I've got a Chile de Arbol that had some horrible growth characteristics after being overwintered (knotty, warted leaves and some crumpled up growth). Now that part is still showing those signs, but the rest of the plant is looking fantastic. I'm not sure what the story there is, but I hope your plant has an equally happy story.

Good luck!
 
okay, so you can go through the barrage of, try this, try this, try that, try the other thing or just move on, it's one plant. dig into your seed pool and plant another.
you should see my graveyard of plants that i thought were...making it. overwintered plants die, oh ya, sometimes they don't produce the way you think they would in the second year or third year and you waste your time on one plant. give it water and if it dies, so be it. plant another as a back up. and this is perfect timing as you still have time for the new plant to produce by novembre.


It's getting to late into our season here to start seeds and expect them to do anything for me. Due to the heat here all summer long causing flower drop the plants have to be fairly mature and podding up a lot earlier than some other states. We've already had a few days where my thermometer out back hit 97*. Thankfully this week we're getting a cool down and some rain. Even if I pull it and replace it with one of the seedlings I have inside I won't get many peppers off it. I'm already slightly behind where I want to be with plant size this year. We had a prolonged frost period into march that stunted growth. Usually last frost is Feb 15th here.

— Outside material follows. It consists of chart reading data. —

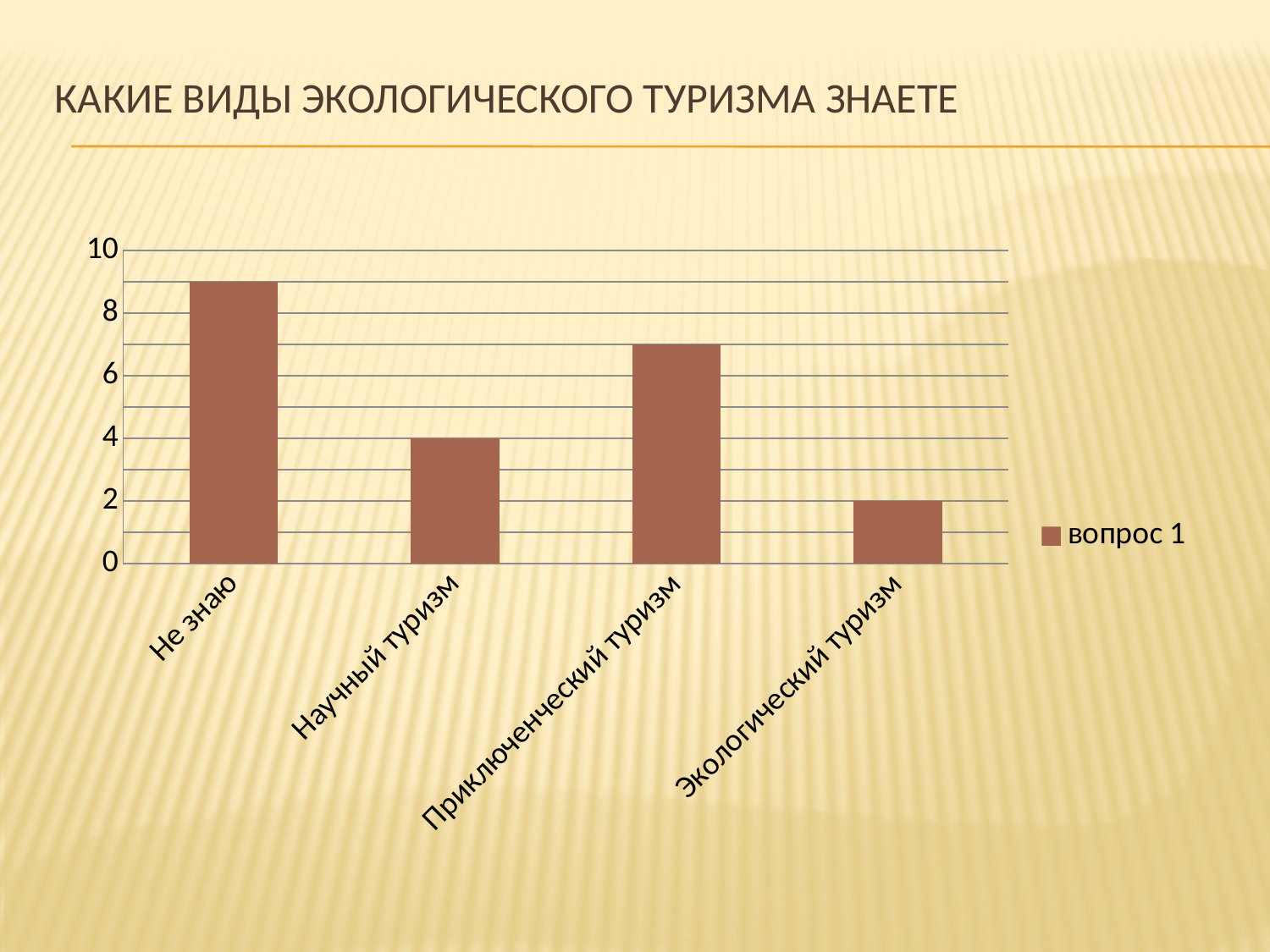
What is the name of the series shown in the legend? вопрос 1 Is the value for Приключенческий туризм greater or less than 6? greater What kind of chart is shown on the slide? bar chart Which category has the highest bar? Не знаю What is the difference between the values for Научный туризм and Экологический туризм? 2 Is the value for Не знаю greater or less than 8? greater How many categories are shown on the x axis? 4 How many series does the legend list? 1 What is the value for Экологический туризм? 2 Which is larger, the value for Приключенческий туризм or the value for Научный туризм? Приключенческий туризм Which category has the lowest bar? Экологический туризм What is the value for Научный туризм? 4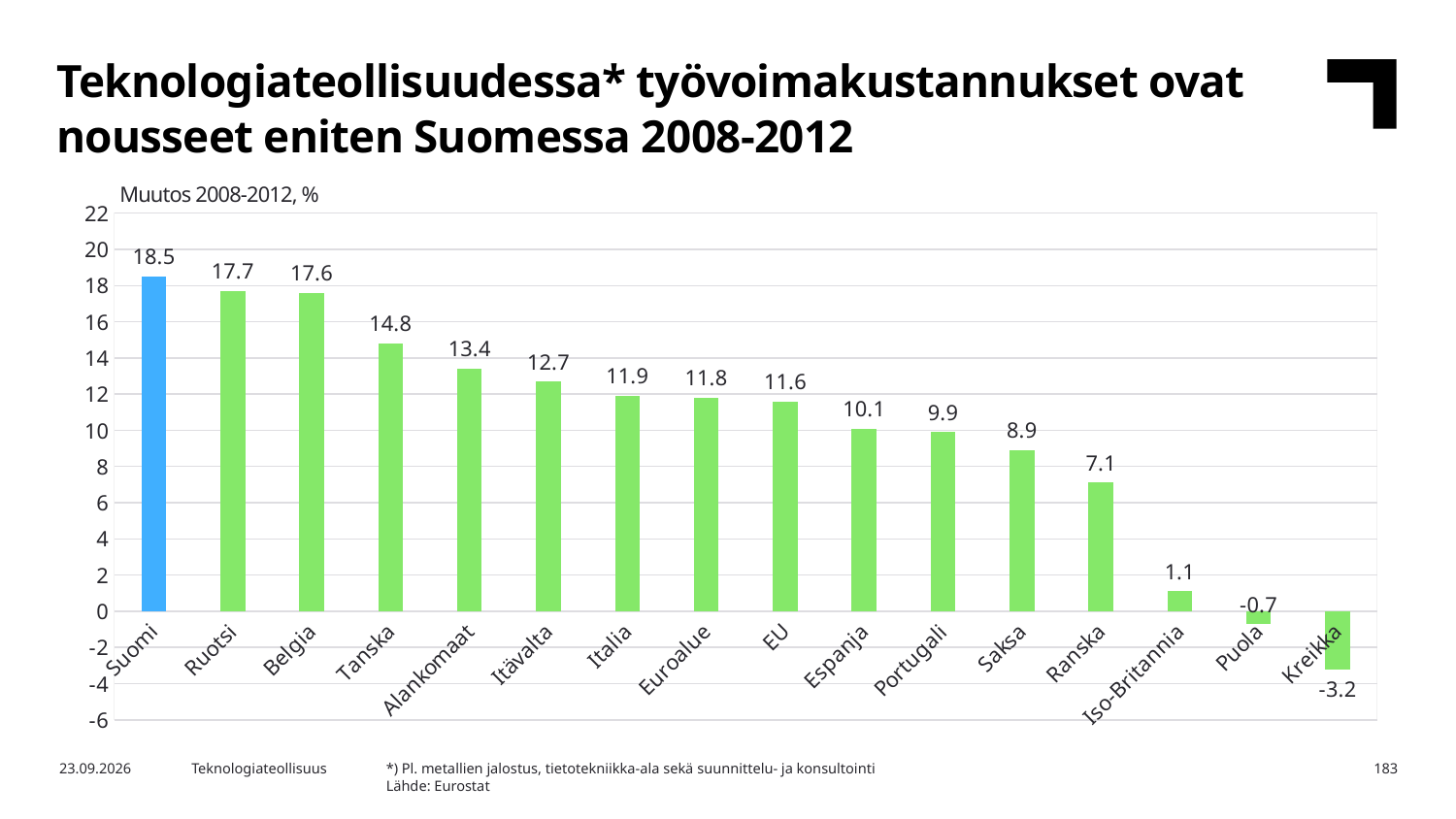
What is the difference between the values for Tanska and Saksa? 5.9 Do the values rise or fall from left to right along the x axis? Fall What is the difference between the values for Suomi and Ruotsi? 0.8 Which category has the lowest value? Kreikka Which is larger, the value for Espanja or the value for Ranska? Espanja What kind of chart is shown on the slide? Bar chart What is the value for Iso-Britannia? 1.1 Which country has the highest value? Suomi What is the value for Kreikka? -3.2 What is the value for Alankomaat? 13.4 How many categories are shown on the x axis? 16 What is the value for Suomi? 18.5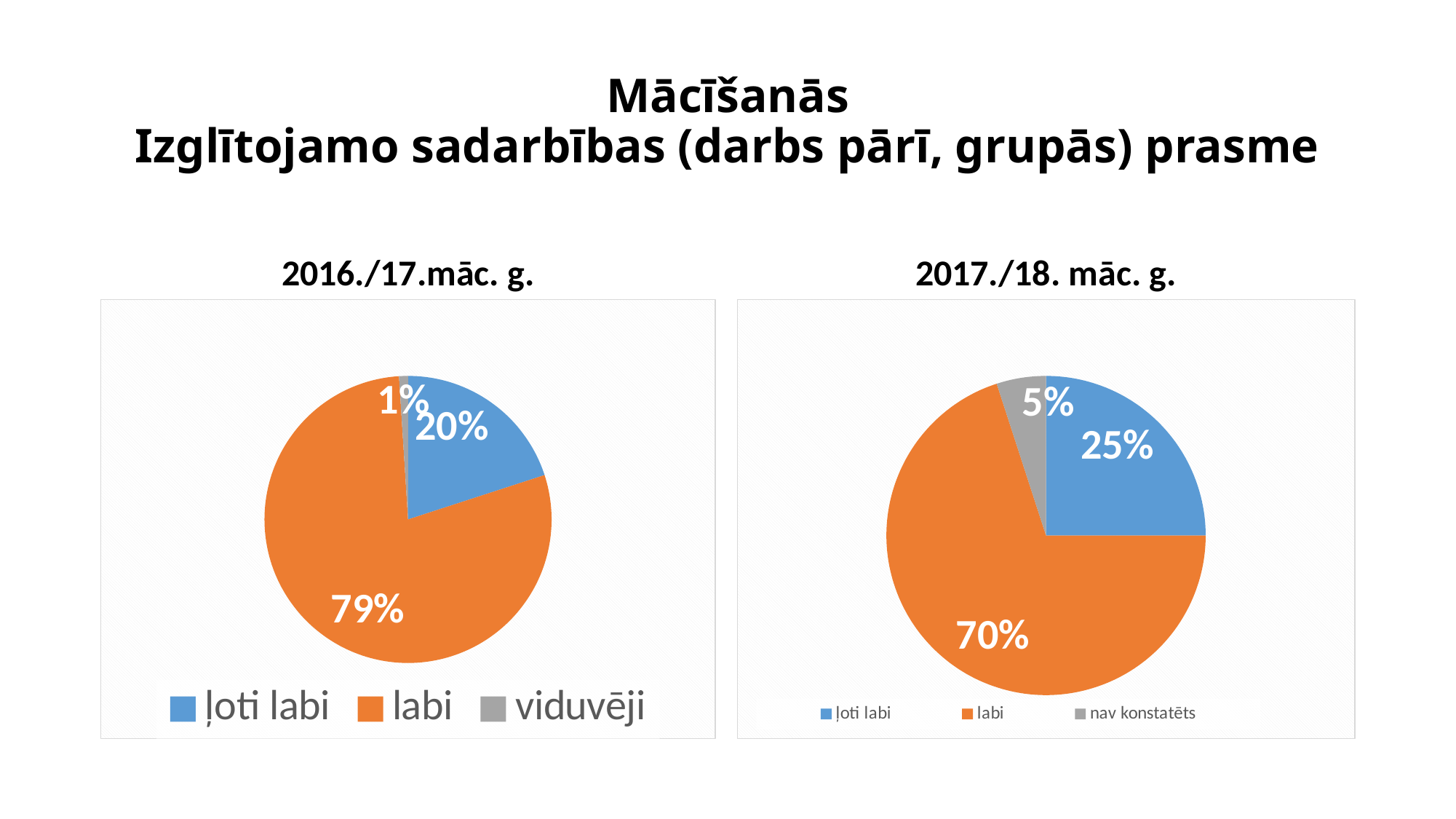
In the 2017./18. māc. g. chart, what share does 'nav konstatēts' have? 5% In the 2017./18. māc. g. chart, which category has the smallest slice? nav konstatēts How many slices does the 2016./17.māc. g. chart have? 3 In the 2016./17.māc. g. chart, what share does 'labi' have? 79% What type of chart is the 2017./18. māc. g. chart? pie chart In the 2016./17.māc. g. chart, what colour is the 'labi' slice? orange In the 2017./18. māc. g. chart, what share does 'ļoti labi' have? 25% How many entries does the legend of the 2017./18. māc. g. chart list? 3 In the 2017./18. māc. g. chart, what is the difference between the 'labi' and 'ļoti labi' shares? 45% In the 2016./17.māc. g. chart, which category has the largest slice? labi Which is larger: 'ļoti labi' in the 2016./17.māc. g. chart or 'ļoti labi' in the 2017./18. māc. g. chart? 2017./18. māc. g. In the 2016./17.māc. g. chart, what share does 'viduvēji' have? 1%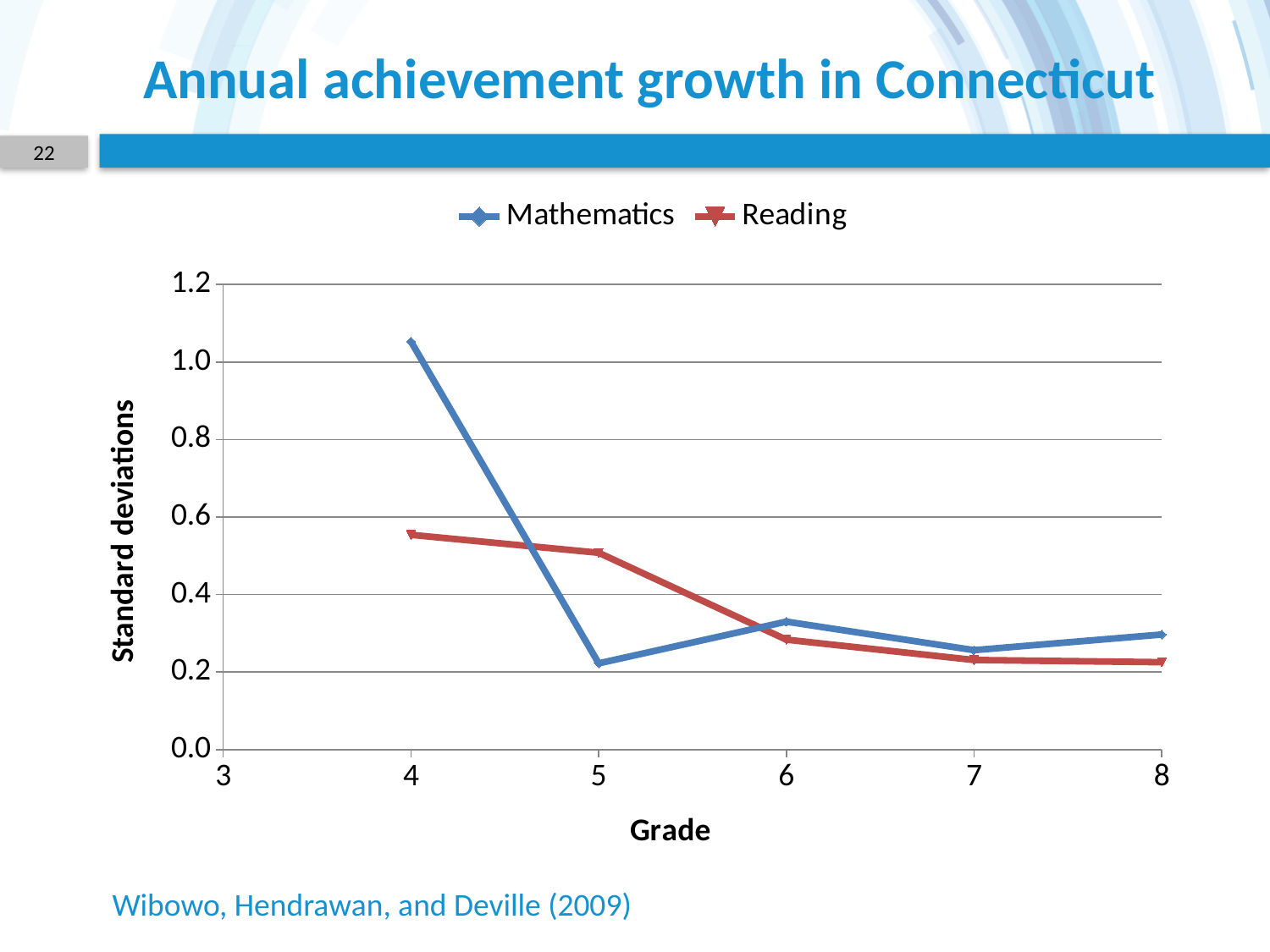
At grade 5, which series has the larger value, Mathematics or Reading? Reading How many grades have data points plotted for the Mathematics series? 5 At which grade is the Mathematics value highest? 4 Which two series are listed in the legend? Mathematics and Reading At grade 4, which series has the larger value, Mathematics or Reading? Mathematics What kind of chart is shown on the slide? line chart At which grade is the Mathematics value lowest? 5 What is the label of the vertical axis? Standard deviations Does the Reading series generally rise or fall from grade 4 to grade 8? fall At which grade is the Reading value highest? 4 Is the Mathematics value at grade 4 greater or less than 1.0? greater How many series does the legend list? 2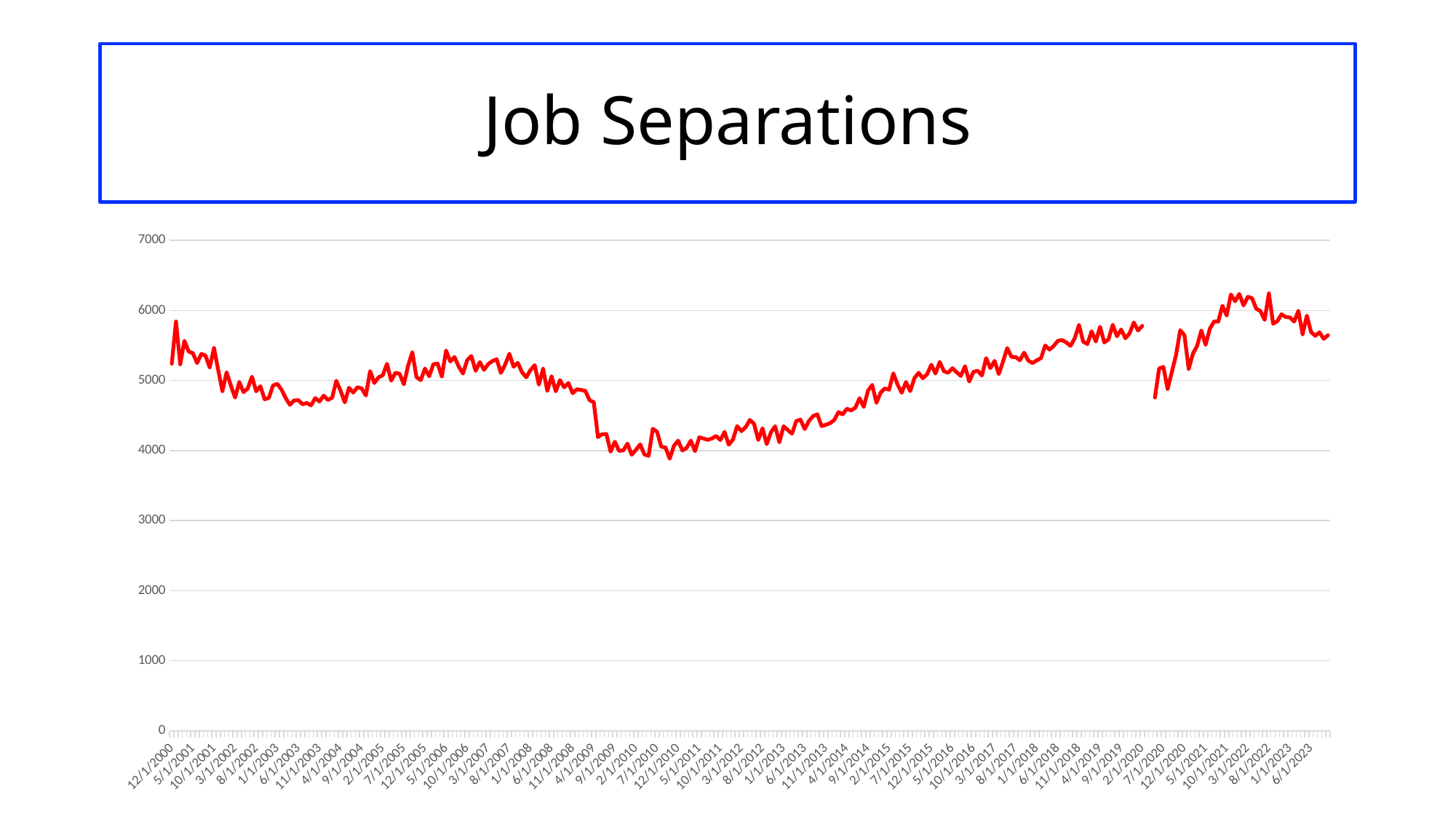
Is the value for 12/1/2000 greater or less than 5000? greater Which is larger, the value for 3/1/2022 or the value for 7/1/2010? 3/1/2022 How many data series are plotted on the chart? 1 Is the value for 6/1/2023 greater or less than 5000? greater What is the title of the chart? Job Separations Do the values rise or fall between 4/1/2009 and 2/1/2010? fall Is the value for 3/1/2022 greater or less than 6000? greater What kind of chart is shown on the slide? line chart What is the highest value shown on the vertical axis? 7000 Do the values rise or fall between 1/1/2013 and 9/1/2019? rise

I also gave away most of my seeds last winter and only saved a few for next year in case I have a total crop failure and can't collect from this years harvest.
 
I've got a Chile de Arbol that had some horrible growth characteristics after being overwintered (knotty, warted leaves and some crumpled up growth). Now that part is still showing those signs, but the rest of the plant is looking fantastic. I'm not sure what the story there is, but I hope your plant has an equally happy story.

Good luck!


That's what I'm hoping. I will probably give it a trim next week and see what it does with any new growth. I was just out looking and the lower stems are a nice green color.
I have a Trini perfume that had some funky yellow growth for the first few leaves and then it snapped out of it and looks perfect.
 
give it some weak epsom salt and calcium should green up in couple of days. spray all the leaves with a fine spray. works for me.
 
i think you got some fungal issue
and should use a fungicide of some sort
maybe a neem spray every week?
 
looking at it again it might be also a micronute
issue along with the fungal (maybe potassium?) :crazy:
you been using some kelp maybe try
changing the recipe a little for micro boostings
 
It's not a fungal thing, I've already hit it with Neem once to keep the spring aphids away from it, and in person it is easy to see it's not bugs, fungus, or bacterial. It grew like this right from the get go after coming out of dormancy. All the leaf damage you see is because the leaves are so tender the wind shreds them, then they dry up around the tears and die.
It is definitely a deficiency of some sort though, I just can't figure out which one as I've never had to deal with it before.
I'm going to give it a foliar Calcium spray down this weekend and see if that helps it any.

It very well could just be a dying plant that just doesn't want to grow right, but after it's performance last year I refuse to give up on it until it's nothing but a stick.
 
Well, it looks like it's coming out of it's funk. The new growth is a good green color, and the branches are starting to firm up a bit.
The leaves are also not so delicate anymore.
 
Good news! Was it the Ca?

I don't think so . I didn't hit it with any Ca, and just added some more gypsum to the surrounding soil this morning so I know it isn't what has worked on it. It was probably just having a hard time coming out of dormancy combined with needing some more food. We'll see in another couple of weeks how it does. If the branches stay weekly attached though it'c coming out of the ground to make room for another.